__Extract provided__.
He will redeem my soul
and give it peace from those who attack me –
for very many are my enemies.
God will hear and will bring them low,
God, the eternal.
They will never reform:
they do not fear God.
That man – he stretched out his hand against his allies:
he corrupted his own covenant.
His face was smoother than butter,
but his heart was at war;
his words were softer than oil,
but they were sharp as drawn swords.
Throw all your cares on the Lord
and he will give you sustenance.
He will not let the just be buffeted for ever.
No – but you, Lord, will lead the wicked
to the gaping mouth of destruction.
The men of blood and guile
will not live half their days.
But I, Lord, will put my trust in you.

Glory be to the Father and to the Son and to the Holy Spirit,
as it was in the beginning, is now, and ever shall be,
world without end.
Amen.

Entrust your cares to the Lord and he will support you.


My son, attend to my wisdom,
– and turn your ears to my words of prudence.


First Reading
2 Corinthians 5:1-21

We know that when the tent that we live in on earth is folded up, there is a house built by God for us, an everlasting home not made by human hands, in the heavens. In this present state, it is true, we groan as we wait with longing to put on our heavenly home over the other; we should like to be found wearing clothes and not without them. Yes, we groan and find it a burden being still in this tent, not that we want to strip it off, but to put the second garment over it and to have what must die taken up into life. 
This is the purpose for which God made us, and he has given us the pledge of the Spirit.

We are always full of confidence, then, when we remember that to live in the body means to be exiled from the Lord, going as we do by faith and not by sight – we are full of confidence, I say, and actually want to be exiled from the body and make our home with the Lord. Whether we are living in the body or exiled from it, we are intent on pleasing him. For all the truth about us will be brought out in the law court of Christ, 
and each of us will get what he deserves for the things he did in the body, good or bad.

And so it is with the fear of the Lord in mind that we try to win people over. God knows us for what we really are, and I hope that in your consciences you know us too. This is not another attempt to commend ourselves to you: we are simply giving you reasons to be proud of us, so that you will have an answer ready for the people who can boast more about what they seem than what they are. If we seemed out of our senses, it was for God; but if we are being reasonable now, it is for your sake. And this is because the love of Christ overwhelms us when we reflect that if one man has died for all, then all men should be dead; and the reason he died for all was so that living men should live no longer for themselves, but for him who died and was raised to life for them.

From now onwards, therefore, we do not judge anyone by the standards of the flesh. Even if we did once know Christ in the flesh, that is not how we know him now. And for anyone who is in Christ, there is a new creation; the old creation has gone, and now the new one is here. It is all God’s work. It was God who reconciled us to himself through Christ and gave us the work of handing on this reconciliation. In other words, God in Christ was reconciling the world to himself, not holding men’s faults against them, and he has entrusted to us the news that they are reconciled. So we are ambassadors for Christ; it is as though God were appealing through us, and the appeal that we make in Christ’s name is: be reconciled to God. For our sake God made the sinless one into sin, so that in him we might become the goodness of God.

__To be done__.
**a.** Quote the psalm and reading from "This is the" up to and including "good or bad.".
**b.** Extend the psalm and reading, picking up right after its last sentence.
The listing plays no part in this work.

__Record excerpts__.
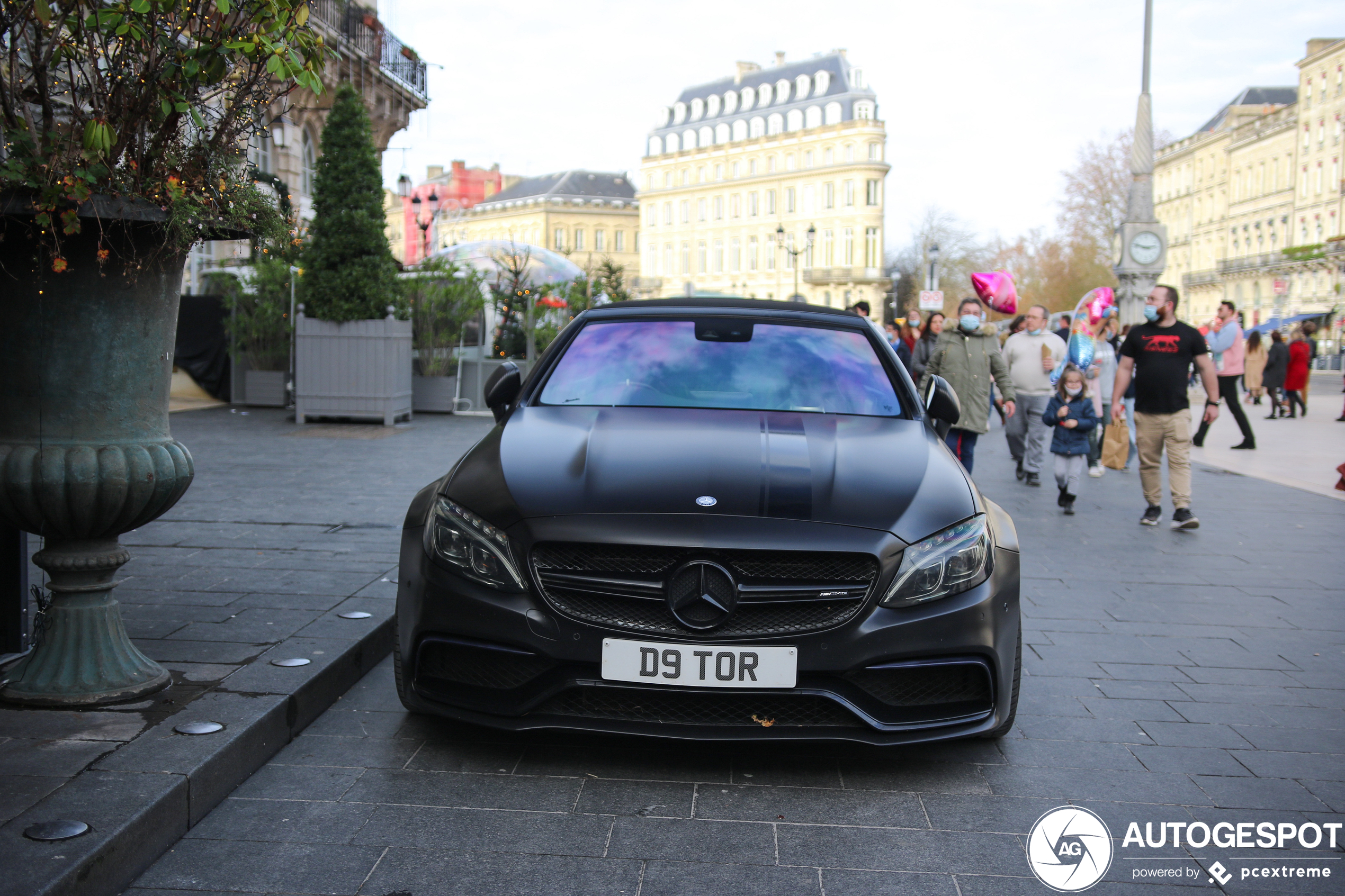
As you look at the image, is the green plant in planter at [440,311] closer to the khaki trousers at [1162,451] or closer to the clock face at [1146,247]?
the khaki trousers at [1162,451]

* * *

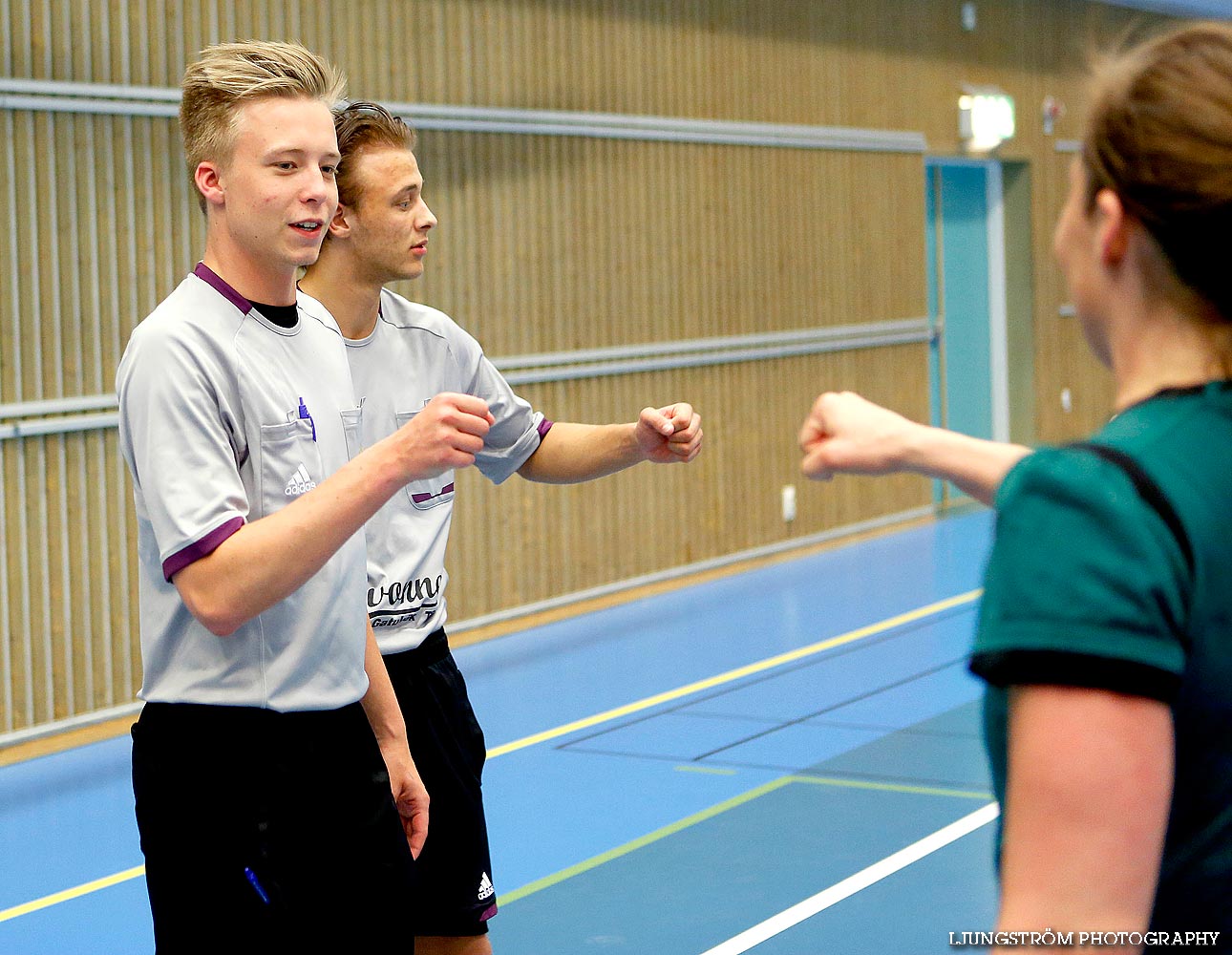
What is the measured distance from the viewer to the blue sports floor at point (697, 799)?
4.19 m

--

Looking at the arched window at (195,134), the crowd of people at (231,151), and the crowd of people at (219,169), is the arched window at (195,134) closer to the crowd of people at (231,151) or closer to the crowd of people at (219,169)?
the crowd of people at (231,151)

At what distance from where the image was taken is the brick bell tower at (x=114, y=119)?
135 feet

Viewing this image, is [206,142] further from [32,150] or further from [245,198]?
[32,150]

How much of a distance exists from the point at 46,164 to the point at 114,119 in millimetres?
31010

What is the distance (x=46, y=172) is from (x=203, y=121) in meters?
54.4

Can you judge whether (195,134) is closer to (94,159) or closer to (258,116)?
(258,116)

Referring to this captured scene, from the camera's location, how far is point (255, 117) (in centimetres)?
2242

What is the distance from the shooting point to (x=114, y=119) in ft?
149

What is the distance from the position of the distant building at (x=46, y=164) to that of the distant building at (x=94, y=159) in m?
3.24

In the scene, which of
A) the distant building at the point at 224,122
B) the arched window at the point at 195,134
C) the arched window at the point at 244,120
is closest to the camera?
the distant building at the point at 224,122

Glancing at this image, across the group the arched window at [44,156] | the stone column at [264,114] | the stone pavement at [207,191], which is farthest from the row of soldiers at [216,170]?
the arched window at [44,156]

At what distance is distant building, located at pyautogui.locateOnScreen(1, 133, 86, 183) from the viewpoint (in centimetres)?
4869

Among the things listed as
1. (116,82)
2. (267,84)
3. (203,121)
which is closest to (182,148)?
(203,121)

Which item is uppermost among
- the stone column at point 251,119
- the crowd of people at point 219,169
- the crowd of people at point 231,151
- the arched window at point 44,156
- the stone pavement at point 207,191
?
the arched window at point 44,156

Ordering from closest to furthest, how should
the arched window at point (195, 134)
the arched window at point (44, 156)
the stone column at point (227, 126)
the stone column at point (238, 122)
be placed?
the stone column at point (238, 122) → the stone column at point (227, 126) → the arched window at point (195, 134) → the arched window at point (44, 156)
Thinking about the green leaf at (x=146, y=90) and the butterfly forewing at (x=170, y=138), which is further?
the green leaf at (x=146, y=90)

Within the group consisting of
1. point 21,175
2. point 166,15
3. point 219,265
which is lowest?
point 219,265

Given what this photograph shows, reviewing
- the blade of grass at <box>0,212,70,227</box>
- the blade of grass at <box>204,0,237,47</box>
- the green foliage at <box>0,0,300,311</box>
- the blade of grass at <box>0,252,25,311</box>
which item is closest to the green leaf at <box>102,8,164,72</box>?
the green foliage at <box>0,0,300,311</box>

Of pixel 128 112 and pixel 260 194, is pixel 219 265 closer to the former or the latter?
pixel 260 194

__Responses for each task__.
**a.**
This is the purpose for which God made us, and he has given us the pledge of the Spirit.

We are always full of confidence, then, when we remember that to live in the body means to be exiled from the Lord, going as we do by faith and not by sight – we are full of confidence, I say, and actually want to be exiled from the body and make our home with the Lord. Whether we are living in the body or exiled from it, we are intent on pleasing him. For all the truth about us will be brought out in the law court of Christ, 
and each of us will get what he deserves for the things he did in the body, good or bad.

**b.**
Responsory

God, through Christ,
changed us from enemies into his friends,
and he gave us the task of making others his friends also.

God did not spare his own Son,
but gave him up for us all,
and he gave us the task of making others his friends also.


Second Reading
The Confessions of St Augustine

Christ died for all

In your unfathomable mercy you first gave the humble certain pointers to the true Mediator, and then sent him, so that by his example they might learn even a humility like his. This Mediator between God and man, the man Christ Jesus, appeared to stand between mortal sinners and the God who is immortal and just: like us he was mortal, but like God he was just. Now the wage due to justice is life and peace; and so, through the justice whereby he was one with God, he broke the power of death over malefactors and by that act rendered them just, using that very mortality which he had himself chosen to share with them. How you loved us, O good Father, who spared not even your only Son, but gave him up for us evil-doers! How you loved us, for whose sake he who deemed it no robbery to be your equal was made subservient even to the point of dying on the cross! Alone of all, he was free among the dead, for he had power to lay down his life and power to retrieve it. For our sake he stood to you as both victor and victim, 
and victor because victim; for us he stood to you as priest and sacrifice, 
and priest because sacrifice, 
making us your children instead of your servants by being born of you in order to serve us.

There is good reason for my solid hope in him, because you will heal all my infirmities through him who sits at your right hand and intercedes for us. Were it not so, I should despair; for many and grave are those infirmities, many and grave; but wider-reaching is your healing power. We might have despaired of ourselves, thinking your Word remote from any conjunction with mankind, had he not become flesh and made his dwelling among us. Filled with terror by my sins and my load of misery, I had been turning over in my mind a plan to flee into solitude; but you forbade me, and strengthened me by your words:  
To this end Christ died for all, 
that they who are alive might live not for themselves but for him who died for them.

See, then, Lord: I cast my care upon you so that I may live, and I will contemplate the wonders you have revealed. You know how stupid and weak I am: teach me and heal me. Your only Son, in whom are hidden all treasures of wisdom and knowledge, has redeemed me with his blood. Let not the proud disparage me, for I am mindful of my ransom. I eat it, I drink it, I dispense it to others, and as a poor man I long to be filled with it among those who are fed and feasted.  
And then, let those who seek him praise the Lord.


Responsory

We are ruled by Christ’s love for us,
now that we recognise that he died for all men.
He died so that the living should no longer live for themselves,
but only for him who died and was raised to life again for their sake.

God did not spare his own Son but gave him up for us all.
He died so that the living should no longer live for themselves,
but only for him who died and was raised to life again for their sake.

Let us pray.

Be gracious, Lord, to us who serve you,
and in your kindness increase your gifts of grace within us:
so that, fervent in faith, hope and love,
we may be ever on the watch
and persevere in doing what you command.
Through our Lord Jesus Christ, your Son,
who lives and reigns with you and the Holy Spirit,
one God, forever and ever.
Amen.

Let us praise the Lord.
– Thanks be to God.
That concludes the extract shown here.